The Value Of Parent Engagement

Learning Landscape Thursday, 12 June 2025


Parents are a child’s first educator and the home is a child’s first classroom.

Parents play a critical and ongoing role in nurturing and supporting their child’s learning at home, at school and in the community. They influence their child’s wellbeing and success in school and life by shaping their values, attitudes and approaches to learning.

The best possible learning and life outcomes are achieved when parents, educators and children work together in partnership. These partnerships help educators understand the strengths and needs of their students and help parents understand how they can best support learning at home.

The Difference Between Parent Engagement And Parent Involvement

Parent engagement extends beyond parent involvement in volunteering at the school and providing community events, to have a deliberate focus on influencing and improving learning and wellbeing outcomes. Parents are provided with ideas and strategies and are encouraged to collaborate with the school and community to strengthen partnerships and directly assist in supporting their child’s learning. Engagement in learning is talking about learning that happens in homes, cars, in communities - anywhere that families spend time together, through everyday activities.

Benefits Of Parent Engagement

Research highlights the benefits for students, parents and schools when parents are engaged in their child’s learning.

Importantly, parent engagement is more than attending events or helping with homework. It’s about showing interest, having meaningful conversations and being curious alongside your child. These moments of connection help children feel supported, valued and confident in their learning. Studies show that children whose parents are engaged in their learning: 

  • Develop stronger literacy and numeracy skills; 
  • Show greater motivation and improved behaviour; 
  • Build stronger social and emotional wellbeing.

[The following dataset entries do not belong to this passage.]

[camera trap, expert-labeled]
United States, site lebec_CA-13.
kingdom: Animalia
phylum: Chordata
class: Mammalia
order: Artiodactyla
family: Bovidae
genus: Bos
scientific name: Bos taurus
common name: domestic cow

Engagement can take many forms - and the most meaningful happen in simple, everyday ways. Here are some suggestions: 

  • Ask questions about what your child is learning. Instead of ‘What did you do today?’, try ‘What was the most interesting thing you learned today?’ or ‘What challenged you today?’ 
  • Encourage curiosity. Explore ideas together, research topics that interest your child or connect school learning to the real world. 
  • Celebrate effort. Recognising progress - not just outcomes - builds confidence and a love for learning.

Parent engagement is essential in fostering strong family-school partnerships and it thrives through meaningful collaboration, open communication and shared decision-making between parents, teachers and school leaders. School-based engagement can take many forms, including keeping parents informed about educational expectations, attending school events and assemblies, volunteering and having regular conversations about student progress and wellbeing. At Living Faith, we encourage parents to take an active role in school life and learning and we are deeply committed to further building on ongoing parent engagement. This commitment reflects our belief that partnering with parents enhances student success and strengthens our school community.